>> BEGIN Entries supplied

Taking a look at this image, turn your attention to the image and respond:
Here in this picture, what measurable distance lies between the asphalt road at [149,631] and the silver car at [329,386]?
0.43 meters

>> END Entries supplied
>> BEGIN Entries supplied

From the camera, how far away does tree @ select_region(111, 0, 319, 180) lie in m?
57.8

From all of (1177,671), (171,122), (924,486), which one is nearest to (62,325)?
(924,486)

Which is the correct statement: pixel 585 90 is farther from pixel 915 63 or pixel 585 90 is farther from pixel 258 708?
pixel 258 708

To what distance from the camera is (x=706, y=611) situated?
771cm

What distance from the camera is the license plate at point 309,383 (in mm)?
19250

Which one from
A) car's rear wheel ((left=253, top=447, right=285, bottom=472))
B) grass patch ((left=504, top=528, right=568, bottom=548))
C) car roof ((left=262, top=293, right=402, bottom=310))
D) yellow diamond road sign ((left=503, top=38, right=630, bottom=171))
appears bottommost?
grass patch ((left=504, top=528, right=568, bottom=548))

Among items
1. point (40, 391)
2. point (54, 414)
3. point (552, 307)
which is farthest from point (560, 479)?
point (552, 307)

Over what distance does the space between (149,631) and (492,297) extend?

>> END Entries supplied

Problem description: Please copy the rows verbatim, beginning at the line that contains "Among items" and stopping after the line that contains "Over what distance".

Written solution:
Among items
1. point (40, 391)
2. point (54, 414)
3. point (552, 307)
which is farthest from point (560, 479)?
point (552, 307)

Over what distance does the space between (149,631) and (492,297) extend?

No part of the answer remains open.